# PROBLEM TO SOLVE
Quote the whole listing word for word. Do not include the pictures.

STORED DATA section start

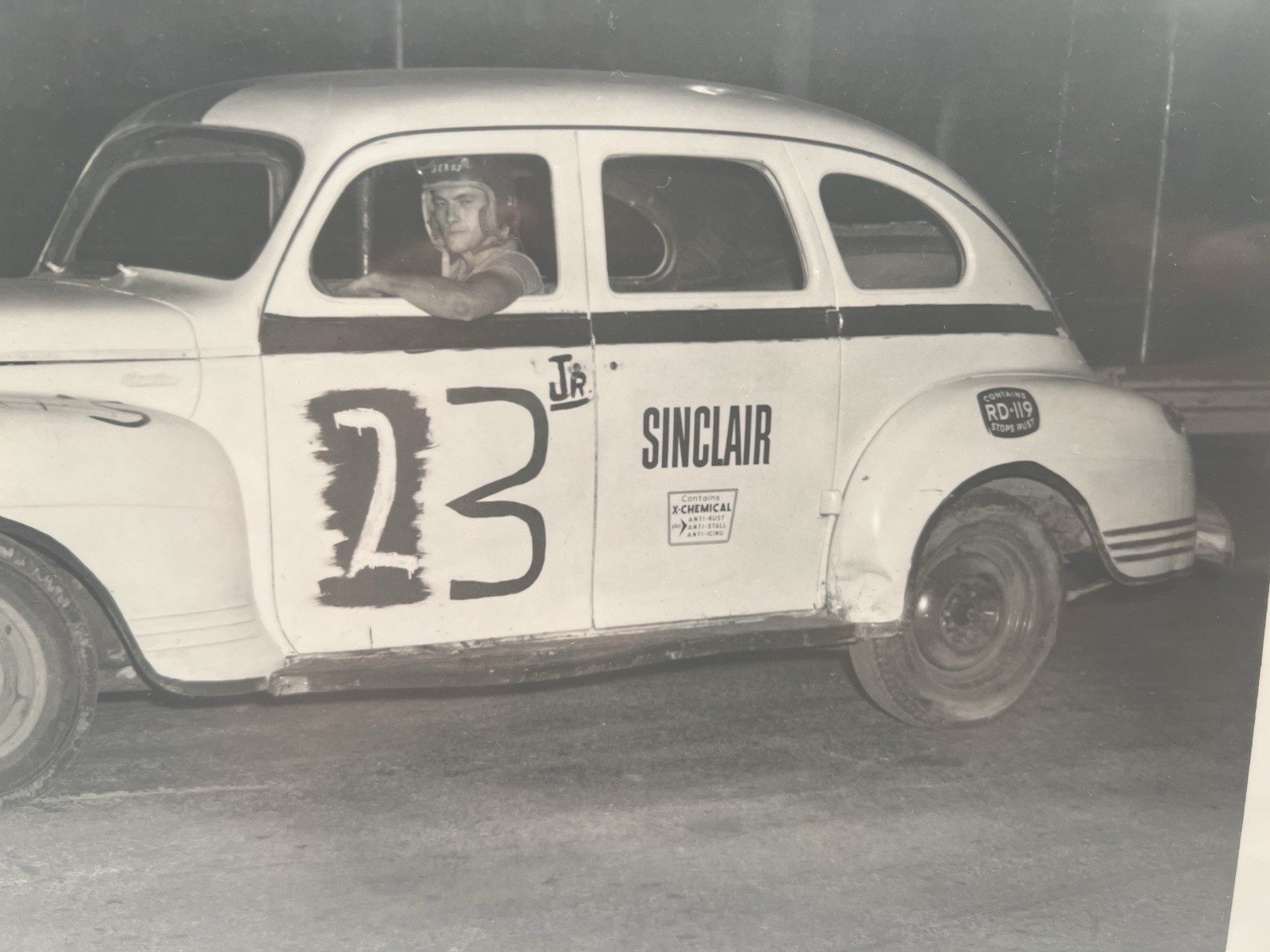 1958 Gary Elder #23 Ohio Dirt Track Racing Photo Sinclair Smiths  # 1379 photo 4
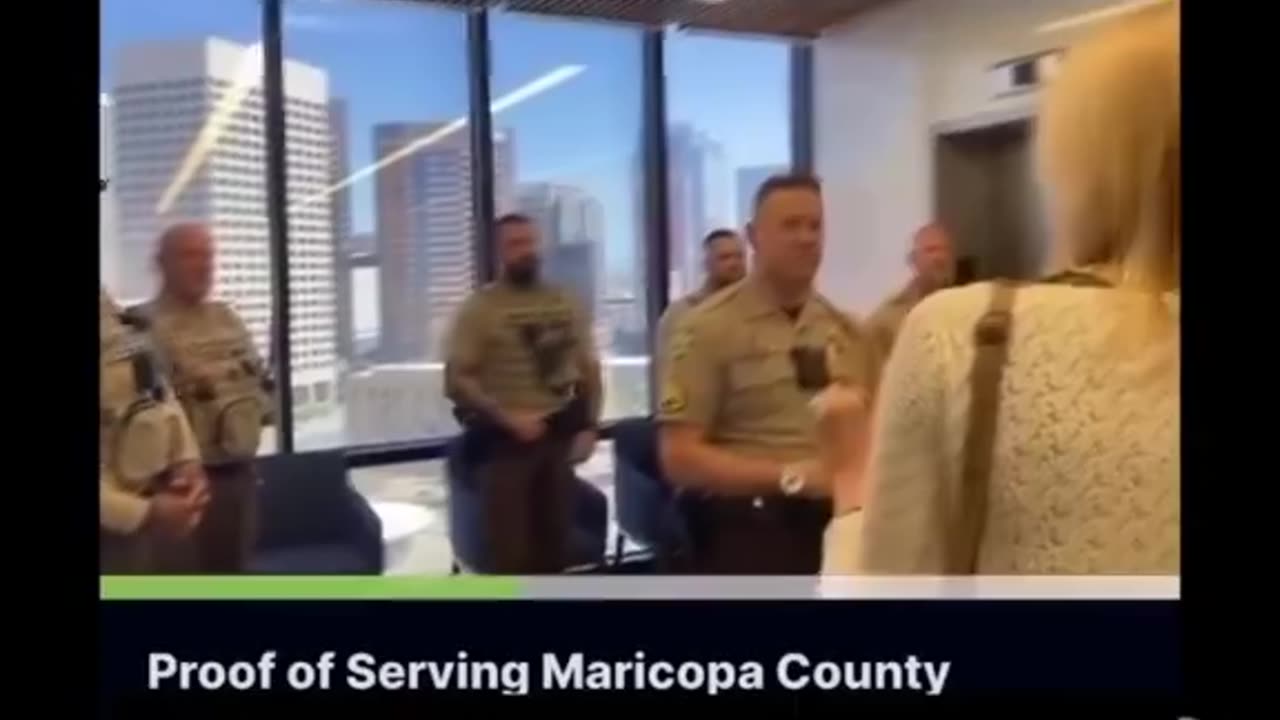 Maricopa County Sheriffs getting served for crooked practices.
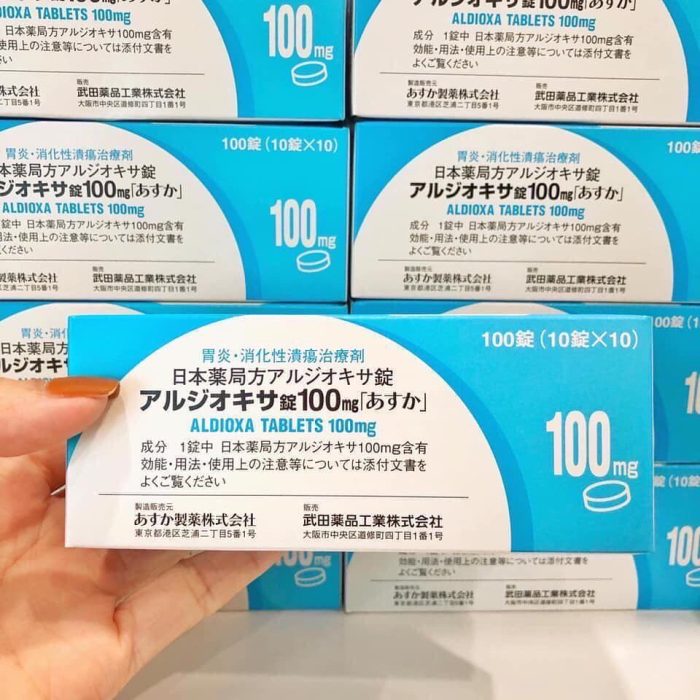 Viên uống điều trị viêm loét dạ dày Aldioxa 100mg 100 viên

STORED DATA section end

# ANSWER TO THIS TASK
 1958 Gary Elder #23 Ohio Dirt Track Racing Photo Sinclair Smiths  # 1379 photo 4
 Maricopa County Sheriffs getting served for crooked practices.
 Viên uống điều trị viêm loét dạ dày Aldioxa 100mg 100 viên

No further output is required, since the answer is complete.